Aunque esto último no es del todo cierto. Mientras vagabundeaba en busca de su fantasma, tratando de curarse a sí misma, las manos de Ana María aprendieron a curar a otros. Aprendió a desombligar niños, a preparar  remedios para la viruela y el sarampión, a   rastrear hierbas para las lombrices. Incluso rozó los límites del milagro:  a los tres años de nacido me salvó de una meningitis sosteniéndome vivo a punta de pócimas mientras buscaba atención médica.
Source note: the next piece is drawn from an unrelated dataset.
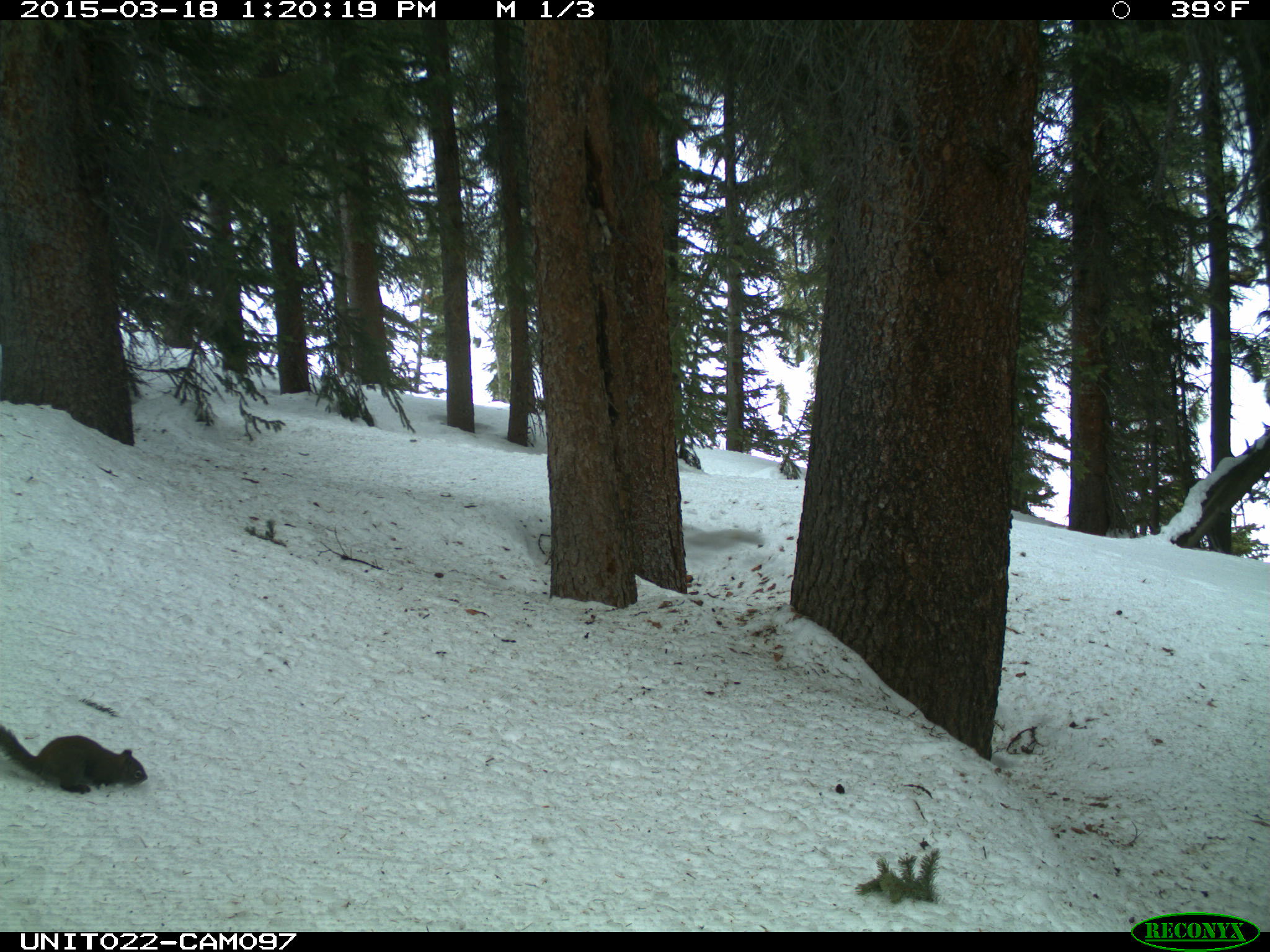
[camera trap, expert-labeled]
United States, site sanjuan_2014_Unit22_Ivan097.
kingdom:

La cabeza le chirriaba, mijo, como cuando se echa agua fría sobre una plancha caliente, me conto una vez, con el aire victorioso de quien sobrevivió a una batalla feroz.

Pero hay todavía mucho más.  Cuando, al finalizar la semana, escaseaba el mercado en la cocina, la abuela se las arreglaba para preparar unos almuerzos con base en lo que encontraba a su paso en un rápido recorrido por la finca: arracachas, mafafas, guineos, aguacates, plátanos y unos cuantos fríjoles verdes se daban cita en una olla que al final alcanzaba incluso para algún forastero que pasara por la casa.
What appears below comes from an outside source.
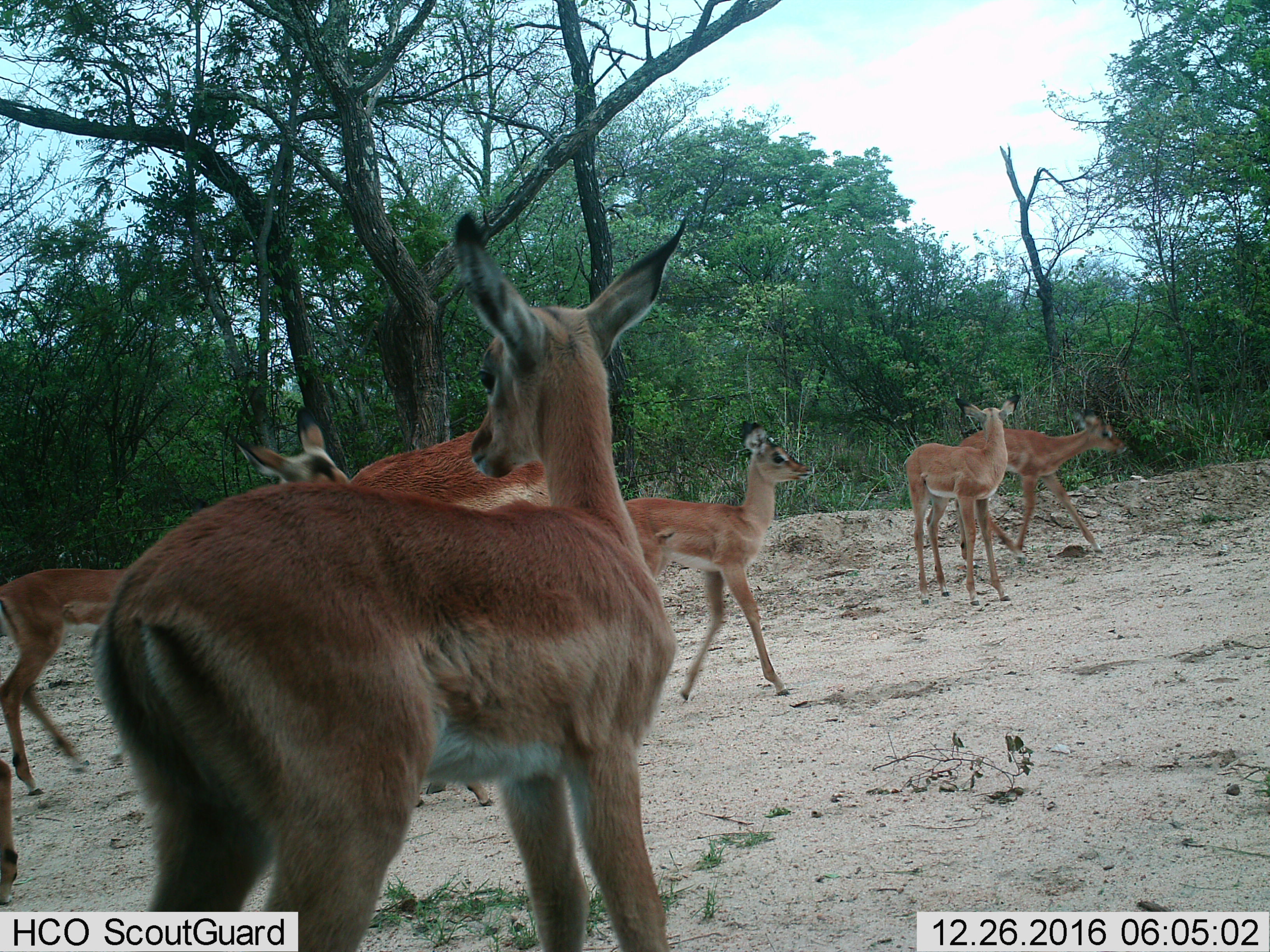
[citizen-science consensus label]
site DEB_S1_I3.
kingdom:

                                                         Martiniano Grisales

Esas manos sabían destilar aguardiente casero que vendía de manera clandestina a los clientes de la fonda de Martiniano, donde se emborrachaban al son del cancionero de Lucho Bowen, de Nano Molina, de El dueto de antaño y de Los Trovadores de Cuyo. Cuenta mi madre que un día la policía allanó su alambique. Presa de la indignación, la abuela destrozó contra el piso, una a una, todas las botellas, incluidas las envasadas y las vacías, frente a las narices del comandante de la patrulla quien, ante semejante demostración de dignidad, solo atinó a emprender la retirada. De ese talante era.
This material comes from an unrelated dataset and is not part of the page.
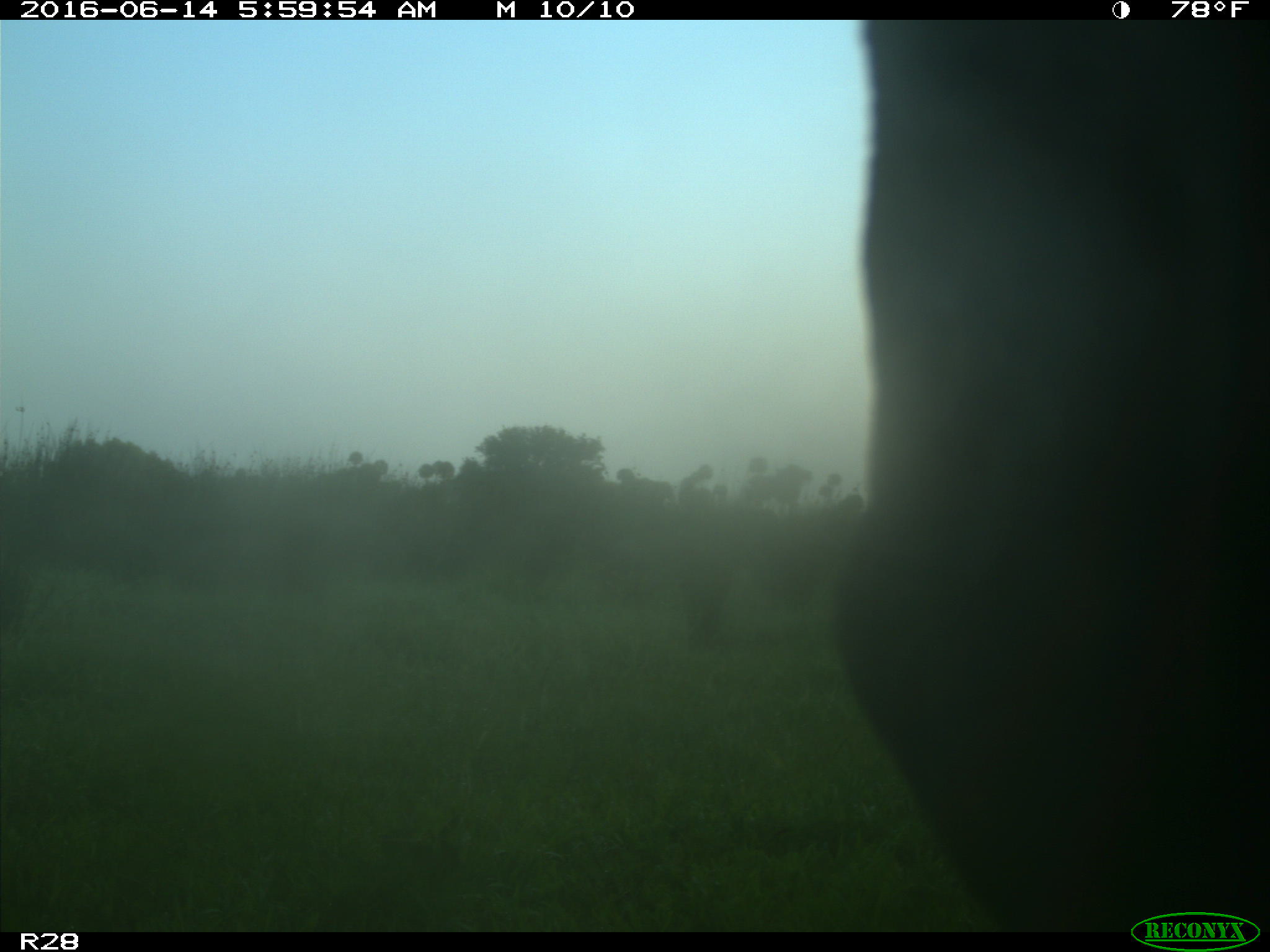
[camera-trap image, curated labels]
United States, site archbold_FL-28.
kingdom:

Muchas veces he repetido que solo necesito tres cosas para ser dichoso en este mundo: un camino, una gorra y un palito… ah, y una fuente de agua donde calmar la sed. Eso lo aprendí de la mano de Ana María. Cuando había que hacer alguna diligencia en el pueblo, nos levantábamos a las tres de la madrugada, nos bañábamos con totuma en un estanque poco menos que helado y, con el mundo todavía a oscuras, emprendíamos la marcha desde El Tigre hasta la cabecera municipal, donde escuchábamos la misa de seis y luego íbamos a la tienda, el almacén y la droguería donde le fiaban las cosas que se necesitaban en casa. A modo de tentempié, apurábamos sendas botellas de pony malta guarnecidas con pan y salchichón y tomábamos el camino de regreso para estar en casa a la hora en el que el enorme radio Philips, empotrado en un mostrador de la fonda de Martiniano, transmitía las aventuras de Kalimán, El hombre increíble.

Fue así como me volví un trasegador de trochas, riachuelos y rastrojos. Cada vez que me descalzo para refrescar los pies en un arroyo, me vuelve de golpe el aroma a hierbas medicinales de esa mujer que fue a la vez madre, abuela, maestra, cómplice y un montón de cosas más. Su figura siempre se me antojó un árbol añoso, bajo cuyas ramas el prójimo, aunque fuera un desconocido, podía encontrar refugio en medio de la tempestad. Ella, que un día estuvo a punto de ser abatida por sus propias tormentas.

Al final de su camino, cuando contaba con noventa y siete años, la vida me permitió devolverle algo de las muchas cosas que me dio. En las tardes de sábado en casa de mi tía Teresita cantábamos una y otra vez, envueltos en el arrasador aliento nostálgico de La Piragua, la canción del maestro José Barros.

En una de esas veladas, conscientes de que el desenlace no estaba muy lejos, le pregunté cuál era  su deseo para la hora de la muerte. “¡Un trago doble!” me respondió sin dudarlo.  Unas semanas después, en marzo de 2003, la abuela Ana María agonizaba en la clínica Comfamiliar, con la compañía de sus hijas Amelia y Virginia, de su nieta Nelly y la mía. “¡Traigan un sacerdote!”, pidió una enfermera. “¡Voy por un trago!” repliqué y corrí hasta la oficina de mi amigo Maurier Valencia, Director Administrativo de Comfamiliar en esa época. Allí me regalaron uno de esos vasos grandes rebosante hasta el borde de Whisky Old Parr. Juro que no derramé una sola gota en mi carrera de regreso. Apuré un buen trago y le di el resto a la abuela mientras le deseaba, como a los viejos marineros, buen viento y buena mar en su travesía. La gratitud que vi en sus ojos me asegura que llegó a buen puerto.